New York Film Locations

 





New York: Home Of The First Gangster Movie

29 October 2012

New York’s film history is a proud one, that can’t be denied. However, it’s also home to one particular film first that has long since been forgotten, but deserves a much wider audience. To re-discover it we have to trek right back to the infancy of films, when silents ruled and a certain director who himself hailed from New York was flavor of the month. The motion picture was called “Regeneration” and the director was called Raoul Walsh. This is the story of a film with true grit.

Raoul Walsh, forgotten film-maker

Born in 1887 in New York City to Anglo-Irish parents, Walsh’s first taste of the creative lifestyle was actually as an actor. This was in much the same vein as his contemporary DW Griffith, who had also started his life out as a film and theatre extra whilst honing his skills as a playwright, eventually turning to directing when he realised that was where his true skills lay.

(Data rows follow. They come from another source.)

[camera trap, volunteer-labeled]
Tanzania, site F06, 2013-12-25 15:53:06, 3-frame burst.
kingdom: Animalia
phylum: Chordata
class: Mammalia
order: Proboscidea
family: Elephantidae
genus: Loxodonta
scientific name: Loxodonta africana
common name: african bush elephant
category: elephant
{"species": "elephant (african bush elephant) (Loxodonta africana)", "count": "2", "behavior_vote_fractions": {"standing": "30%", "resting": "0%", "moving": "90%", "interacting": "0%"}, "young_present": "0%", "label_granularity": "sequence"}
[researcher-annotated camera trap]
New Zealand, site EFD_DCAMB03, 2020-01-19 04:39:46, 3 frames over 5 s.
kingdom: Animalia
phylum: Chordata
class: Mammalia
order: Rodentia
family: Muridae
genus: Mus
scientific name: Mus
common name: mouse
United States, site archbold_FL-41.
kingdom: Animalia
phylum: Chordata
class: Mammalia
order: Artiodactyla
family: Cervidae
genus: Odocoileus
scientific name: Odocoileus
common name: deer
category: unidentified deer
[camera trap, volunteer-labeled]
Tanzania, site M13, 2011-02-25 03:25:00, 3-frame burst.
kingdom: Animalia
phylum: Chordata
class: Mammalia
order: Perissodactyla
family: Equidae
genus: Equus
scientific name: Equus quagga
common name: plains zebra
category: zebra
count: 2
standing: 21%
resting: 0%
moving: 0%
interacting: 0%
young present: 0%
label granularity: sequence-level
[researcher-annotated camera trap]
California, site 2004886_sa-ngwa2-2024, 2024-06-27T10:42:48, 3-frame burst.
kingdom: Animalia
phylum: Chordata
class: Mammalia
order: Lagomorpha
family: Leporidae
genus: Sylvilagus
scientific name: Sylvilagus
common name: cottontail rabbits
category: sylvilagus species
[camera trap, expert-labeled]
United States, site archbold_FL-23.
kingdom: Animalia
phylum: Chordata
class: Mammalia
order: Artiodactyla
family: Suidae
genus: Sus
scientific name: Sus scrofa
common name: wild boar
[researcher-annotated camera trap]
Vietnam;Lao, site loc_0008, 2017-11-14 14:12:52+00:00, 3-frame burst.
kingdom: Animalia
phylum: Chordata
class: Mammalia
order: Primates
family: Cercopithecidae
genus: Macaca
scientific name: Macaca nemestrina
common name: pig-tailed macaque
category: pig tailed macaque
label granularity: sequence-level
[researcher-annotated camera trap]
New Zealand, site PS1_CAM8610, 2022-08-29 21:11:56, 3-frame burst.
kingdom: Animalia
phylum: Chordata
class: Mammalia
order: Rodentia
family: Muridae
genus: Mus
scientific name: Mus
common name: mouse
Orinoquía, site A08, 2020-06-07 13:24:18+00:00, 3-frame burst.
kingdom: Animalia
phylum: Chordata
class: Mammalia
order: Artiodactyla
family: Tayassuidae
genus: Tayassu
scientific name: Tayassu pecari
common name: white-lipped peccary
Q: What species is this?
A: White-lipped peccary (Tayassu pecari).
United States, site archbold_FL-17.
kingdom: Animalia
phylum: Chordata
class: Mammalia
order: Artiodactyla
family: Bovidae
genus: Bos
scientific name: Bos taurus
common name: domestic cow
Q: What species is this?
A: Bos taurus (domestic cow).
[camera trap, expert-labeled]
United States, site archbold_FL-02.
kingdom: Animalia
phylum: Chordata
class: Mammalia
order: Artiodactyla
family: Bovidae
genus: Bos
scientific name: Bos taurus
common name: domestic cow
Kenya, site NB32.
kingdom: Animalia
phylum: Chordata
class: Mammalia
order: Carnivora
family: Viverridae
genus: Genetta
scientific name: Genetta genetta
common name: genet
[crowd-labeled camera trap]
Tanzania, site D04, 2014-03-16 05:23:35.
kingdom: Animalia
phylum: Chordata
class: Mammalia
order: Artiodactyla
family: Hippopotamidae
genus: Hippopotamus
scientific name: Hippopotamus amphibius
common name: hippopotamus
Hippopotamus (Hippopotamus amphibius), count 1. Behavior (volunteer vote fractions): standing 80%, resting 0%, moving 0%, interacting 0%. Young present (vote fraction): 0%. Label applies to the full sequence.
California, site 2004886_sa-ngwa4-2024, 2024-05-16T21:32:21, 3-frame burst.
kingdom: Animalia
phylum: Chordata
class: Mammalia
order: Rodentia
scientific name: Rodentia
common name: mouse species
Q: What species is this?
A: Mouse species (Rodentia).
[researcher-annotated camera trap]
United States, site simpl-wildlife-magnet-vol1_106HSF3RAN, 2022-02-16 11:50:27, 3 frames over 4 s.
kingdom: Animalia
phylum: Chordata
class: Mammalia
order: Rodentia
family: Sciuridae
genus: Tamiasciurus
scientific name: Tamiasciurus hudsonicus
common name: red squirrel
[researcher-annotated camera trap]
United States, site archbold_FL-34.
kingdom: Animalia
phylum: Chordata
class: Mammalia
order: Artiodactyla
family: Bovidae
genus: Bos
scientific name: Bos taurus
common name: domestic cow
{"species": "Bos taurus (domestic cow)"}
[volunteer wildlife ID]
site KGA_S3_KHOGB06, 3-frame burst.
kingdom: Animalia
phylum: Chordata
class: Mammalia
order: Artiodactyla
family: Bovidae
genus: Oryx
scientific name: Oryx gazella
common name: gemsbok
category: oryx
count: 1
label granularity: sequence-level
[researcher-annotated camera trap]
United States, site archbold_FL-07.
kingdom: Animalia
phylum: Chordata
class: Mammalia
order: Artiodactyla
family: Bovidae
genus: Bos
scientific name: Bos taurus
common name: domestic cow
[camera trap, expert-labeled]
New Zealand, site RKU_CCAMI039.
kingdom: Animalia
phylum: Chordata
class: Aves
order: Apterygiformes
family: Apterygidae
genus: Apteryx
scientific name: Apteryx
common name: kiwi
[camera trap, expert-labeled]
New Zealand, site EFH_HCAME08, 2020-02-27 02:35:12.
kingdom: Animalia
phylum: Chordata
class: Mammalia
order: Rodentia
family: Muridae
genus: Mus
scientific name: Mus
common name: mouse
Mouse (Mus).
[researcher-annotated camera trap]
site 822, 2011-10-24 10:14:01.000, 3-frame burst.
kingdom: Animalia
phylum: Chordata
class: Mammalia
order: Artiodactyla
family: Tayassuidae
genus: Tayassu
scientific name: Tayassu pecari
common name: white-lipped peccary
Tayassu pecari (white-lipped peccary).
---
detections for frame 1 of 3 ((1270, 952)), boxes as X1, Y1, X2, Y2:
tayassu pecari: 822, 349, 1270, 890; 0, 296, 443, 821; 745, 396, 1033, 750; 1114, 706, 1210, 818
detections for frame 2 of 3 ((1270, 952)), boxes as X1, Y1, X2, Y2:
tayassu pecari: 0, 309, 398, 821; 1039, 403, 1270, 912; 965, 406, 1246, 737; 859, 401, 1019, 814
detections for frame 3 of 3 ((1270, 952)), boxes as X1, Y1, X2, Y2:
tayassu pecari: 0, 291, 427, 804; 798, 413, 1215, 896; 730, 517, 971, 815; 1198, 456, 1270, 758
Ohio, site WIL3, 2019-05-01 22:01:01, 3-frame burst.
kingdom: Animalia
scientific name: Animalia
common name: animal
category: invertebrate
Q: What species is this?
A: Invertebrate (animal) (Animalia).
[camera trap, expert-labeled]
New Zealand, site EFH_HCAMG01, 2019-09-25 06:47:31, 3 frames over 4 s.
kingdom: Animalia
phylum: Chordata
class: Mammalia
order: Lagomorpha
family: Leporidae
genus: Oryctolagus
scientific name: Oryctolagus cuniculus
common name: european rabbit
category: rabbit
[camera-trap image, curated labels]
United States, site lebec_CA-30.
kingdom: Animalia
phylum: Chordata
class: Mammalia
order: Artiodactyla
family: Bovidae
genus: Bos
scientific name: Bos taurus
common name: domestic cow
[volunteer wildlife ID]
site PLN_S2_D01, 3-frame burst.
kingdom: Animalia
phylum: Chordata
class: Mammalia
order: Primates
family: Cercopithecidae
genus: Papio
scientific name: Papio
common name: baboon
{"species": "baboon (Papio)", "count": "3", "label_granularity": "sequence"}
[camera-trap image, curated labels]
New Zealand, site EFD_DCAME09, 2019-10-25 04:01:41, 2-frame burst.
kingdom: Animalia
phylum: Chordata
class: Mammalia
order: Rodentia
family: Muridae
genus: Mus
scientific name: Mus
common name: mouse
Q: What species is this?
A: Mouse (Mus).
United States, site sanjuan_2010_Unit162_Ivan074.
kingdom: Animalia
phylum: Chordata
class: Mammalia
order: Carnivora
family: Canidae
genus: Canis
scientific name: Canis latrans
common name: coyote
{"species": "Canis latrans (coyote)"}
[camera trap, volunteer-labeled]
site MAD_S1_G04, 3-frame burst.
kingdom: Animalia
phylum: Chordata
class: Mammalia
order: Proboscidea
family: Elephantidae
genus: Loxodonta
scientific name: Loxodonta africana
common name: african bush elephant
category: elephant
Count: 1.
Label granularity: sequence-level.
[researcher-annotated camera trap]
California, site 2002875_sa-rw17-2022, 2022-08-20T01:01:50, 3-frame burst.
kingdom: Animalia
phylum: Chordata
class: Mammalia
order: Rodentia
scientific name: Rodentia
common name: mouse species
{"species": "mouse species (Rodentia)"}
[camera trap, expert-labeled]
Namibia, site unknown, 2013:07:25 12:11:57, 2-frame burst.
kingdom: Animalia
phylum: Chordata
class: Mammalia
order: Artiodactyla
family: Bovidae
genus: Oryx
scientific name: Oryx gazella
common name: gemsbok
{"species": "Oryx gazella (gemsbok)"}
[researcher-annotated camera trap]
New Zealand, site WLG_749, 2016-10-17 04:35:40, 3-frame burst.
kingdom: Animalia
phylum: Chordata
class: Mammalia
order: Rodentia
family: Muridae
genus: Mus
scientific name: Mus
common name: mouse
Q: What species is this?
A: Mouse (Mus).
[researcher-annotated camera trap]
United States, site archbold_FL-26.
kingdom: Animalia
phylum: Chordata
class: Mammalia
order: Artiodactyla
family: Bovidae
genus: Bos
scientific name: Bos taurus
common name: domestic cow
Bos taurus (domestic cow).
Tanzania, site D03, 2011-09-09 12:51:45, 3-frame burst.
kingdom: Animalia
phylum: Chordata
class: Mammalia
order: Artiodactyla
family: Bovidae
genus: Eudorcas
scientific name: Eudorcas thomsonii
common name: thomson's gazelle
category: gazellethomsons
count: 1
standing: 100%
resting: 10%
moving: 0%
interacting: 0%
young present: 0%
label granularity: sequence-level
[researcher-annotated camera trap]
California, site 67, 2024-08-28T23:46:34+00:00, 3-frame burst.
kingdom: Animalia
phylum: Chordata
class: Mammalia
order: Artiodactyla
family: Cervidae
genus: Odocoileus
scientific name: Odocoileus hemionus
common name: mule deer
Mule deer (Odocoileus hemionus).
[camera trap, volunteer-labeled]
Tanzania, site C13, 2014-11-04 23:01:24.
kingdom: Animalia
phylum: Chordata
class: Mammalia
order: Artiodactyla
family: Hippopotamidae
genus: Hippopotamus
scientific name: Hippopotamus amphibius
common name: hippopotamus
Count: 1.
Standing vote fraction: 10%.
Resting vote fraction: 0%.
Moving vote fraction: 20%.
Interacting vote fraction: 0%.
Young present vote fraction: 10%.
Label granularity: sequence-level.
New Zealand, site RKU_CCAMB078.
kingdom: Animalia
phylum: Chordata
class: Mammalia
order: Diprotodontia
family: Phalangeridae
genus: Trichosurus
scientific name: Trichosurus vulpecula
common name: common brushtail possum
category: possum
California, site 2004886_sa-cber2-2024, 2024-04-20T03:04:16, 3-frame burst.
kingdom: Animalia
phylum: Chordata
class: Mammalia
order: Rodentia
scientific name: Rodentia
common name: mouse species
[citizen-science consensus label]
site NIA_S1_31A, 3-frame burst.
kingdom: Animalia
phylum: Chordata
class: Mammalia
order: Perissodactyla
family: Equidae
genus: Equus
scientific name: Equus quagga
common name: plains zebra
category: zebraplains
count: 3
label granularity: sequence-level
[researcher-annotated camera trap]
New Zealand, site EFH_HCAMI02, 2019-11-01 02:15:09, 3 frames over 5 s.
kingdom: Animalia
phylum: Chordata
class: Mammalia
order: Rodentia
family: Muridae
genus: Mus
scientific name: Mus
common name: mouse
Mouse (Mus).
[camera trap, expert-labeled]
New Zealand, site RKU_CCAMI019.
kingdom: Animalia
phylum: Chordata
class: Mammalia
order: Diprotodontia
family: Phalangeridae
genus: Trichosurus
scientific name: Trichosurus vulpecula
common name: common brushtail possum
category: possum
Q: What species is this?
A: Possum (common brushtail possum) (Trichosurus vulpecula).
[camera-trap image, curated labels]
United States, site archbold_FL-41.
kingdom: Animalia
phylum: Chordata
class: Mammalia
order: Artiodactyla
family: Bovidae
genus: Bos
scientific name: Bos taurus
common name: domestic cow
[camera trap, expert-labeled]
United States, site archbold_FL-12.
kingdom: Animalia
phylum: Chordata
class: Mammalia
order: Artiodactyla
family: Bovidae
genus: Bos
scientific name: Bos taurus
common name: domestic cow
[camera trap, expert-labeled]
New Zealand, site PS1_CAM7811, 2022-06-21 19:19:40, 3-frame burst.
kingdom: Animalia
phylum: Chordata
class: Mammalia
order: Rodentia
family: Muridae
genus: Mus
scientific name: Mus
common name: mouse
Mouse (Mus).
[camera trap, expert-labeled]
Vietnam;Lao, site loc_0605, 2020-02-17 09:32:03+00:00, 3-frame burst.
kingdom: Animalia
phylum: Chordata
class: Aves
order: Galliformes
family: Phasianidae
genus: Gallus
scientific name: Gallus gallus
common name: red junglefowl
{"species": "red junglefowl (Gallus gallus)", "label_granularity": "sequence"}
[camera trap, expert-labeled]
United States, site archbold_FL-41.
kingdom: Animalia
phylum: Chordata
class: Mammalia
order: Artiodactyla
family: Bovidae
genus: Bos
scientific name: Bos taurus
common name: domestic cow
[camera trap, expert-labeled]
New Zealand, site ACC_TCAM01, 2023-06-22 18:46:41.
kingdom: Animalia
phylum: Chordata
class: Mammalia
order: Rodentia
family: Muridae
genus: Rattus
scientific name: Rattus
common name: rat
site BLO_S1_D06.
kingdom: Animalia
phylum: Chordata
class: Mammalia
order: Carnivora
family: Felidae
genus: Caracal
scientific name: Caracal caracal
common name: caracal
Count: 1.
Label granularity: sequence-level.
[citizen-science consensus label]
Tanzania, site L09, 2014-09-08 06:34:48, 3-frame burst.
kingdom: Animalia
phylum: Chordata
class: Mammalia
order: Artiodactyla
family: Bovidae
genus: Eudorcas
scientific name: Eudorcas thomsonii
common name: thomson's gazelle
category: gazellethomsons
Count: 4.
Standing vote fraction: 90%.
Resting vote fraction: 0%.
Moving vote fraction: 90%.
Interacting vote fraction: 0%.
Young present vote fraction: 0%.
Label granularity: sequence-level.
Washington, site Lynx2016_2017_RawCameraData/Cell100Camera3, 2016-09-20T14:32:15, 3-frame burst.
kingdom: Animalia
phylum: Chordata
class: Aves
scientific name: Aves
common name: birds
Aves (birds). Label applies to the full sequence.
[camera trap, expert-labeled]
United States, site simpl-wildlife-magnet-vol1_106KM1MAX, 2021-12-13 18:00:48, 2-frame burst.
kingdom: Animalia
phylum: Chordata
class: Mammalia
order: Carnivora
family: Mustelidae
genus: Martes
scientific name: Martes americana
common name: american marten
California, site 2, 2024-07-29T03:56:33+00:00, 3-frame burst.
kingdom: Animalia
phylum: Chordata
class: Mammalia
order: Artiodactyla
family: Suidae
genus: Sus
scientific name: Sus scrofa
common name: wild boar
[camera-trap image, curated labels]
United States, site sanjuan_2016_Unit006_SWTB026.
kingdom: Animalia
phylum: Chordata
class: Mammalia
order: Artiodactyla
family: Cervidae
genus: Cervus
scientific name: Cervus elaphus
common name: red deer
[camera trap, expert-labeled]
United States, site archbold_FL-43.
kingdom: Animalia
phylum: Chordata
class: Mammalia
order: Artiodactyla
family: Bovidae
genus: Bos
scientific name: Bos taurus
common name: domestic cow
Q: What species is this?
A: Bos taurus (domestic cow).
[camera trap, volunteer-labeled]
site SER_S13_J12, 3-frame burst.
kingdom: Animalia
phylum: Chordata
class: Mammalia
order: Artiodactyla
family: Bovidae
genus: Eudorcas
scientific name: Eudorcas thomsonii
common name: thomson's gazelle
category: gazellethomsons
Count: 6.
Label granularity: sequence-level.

In fact, Walsh’s quick progression from acting into directing was made when he became Griffith’s assistant on film sets. His first full length feature was a film called “The Life of General Villa” which was shot on location in Mexico during the year 1914 and it was quickly followed up with his most famous work of the silent era.

Regeneration

Regeneration, by the film standards of its day, is a stark little creation. It was a film that was adapted from an original memoir called “My Mamie Rose” by an author called Owen Kildare. It was made and filmed in 1915 and was shot entirely on location in Manhattan's Bowery District.

In an era that was dominated by two distinct styles of film, the frothy, slapstick comedies of Mack Sennett’s Keystone, aided and abetted by Charlie Chaplin and Roscoe Arbuckle and the epic, sprawling and often debatably racist edifices created by directors such as Griffith, Regeneration offered something that was in many ways a complete contrast. It looked real and felt real. It offered a view of life that, although dramatised and stylised to an extent, for many would be recognisable.

The story centers on the main character of Owen, a young boy who is suffering after the death of his mother and has no way of surviving other than turning to petty crime. He ends up living rough on the streets after realising that he cannot cope with the alcoholism he has witnessed in the family that have taken him in. The film tracks his progress over the years until he hits the age of twenty five and he has become the leader of a bunch of gangsters who basically waste time gambling their money, finding ways of extorting and exchanging cash with other criminals and engaging in heavy drinking sessions in low down dens.

Owen ends up working as a bouncer in a low rent joint. There one night, he helps to save a young girl by the name of Marie. She is the polar opposite of Owen, erudite, well educated and moneyed, but in her own way fighting the battle of wanting to better herself and help people less fortunate than she. The inevitable happens and the two fall in love, with Owen seeing a chance to escape his background and Marie wondering if she really can rescue this young delinquent. It would be unfair to give the ending away for anyone that hasn’t seen it, suffice to say it is a film that is definitely worth stick

ing with to the conclusion.

A unique film

The film holds a unique distinction in film history as it appears to be one of the first genuine gangster movies ever made and follows on from other pieces in a similar vein such as DW Griffith’s work of 1912 ,“The Musketeers Of Pig Alley”. This was a film notable for its very unusual and starkly realistic framing devices, using tracking shots of actors in action to lend an eerie feeling to proceedings rather than staged, set pieces which sometimes ended up looking too stiff. "The Musketeers" purports to be set in New York too; however, this is a misnomer, as Griffith actually filmed much of the action in Fort Lee, New Jersey, so it was actually Walsh who provided New York with it’s first real, true gangster film. Although the gangsters in these films were perhaps unrecognisable in comparison to “real” New York criminals of then and now, the films would have been genuinely sinister and scary to watch for many audience members who visited the Nickleodeons at the time.

Sadly, there are very few clips available of the movie anywhere online, however, there are a selection of stills accompanied by a soundtrack that give a real flavor of the movie itself, it’s gritty realism and what it would have been like:

(Raoul Walsh’s Regeneration Film Stills and Soundtrack)

In the year 2000, this film was selected as being one of the most important of it’s kind and was given special status for preservation by the United State’s National Film Registry and deservedly so. It’s a real piece of film history that shows New York as it was long before the roaring twenties and offers a true glimpse of what life was like for those without money or hope.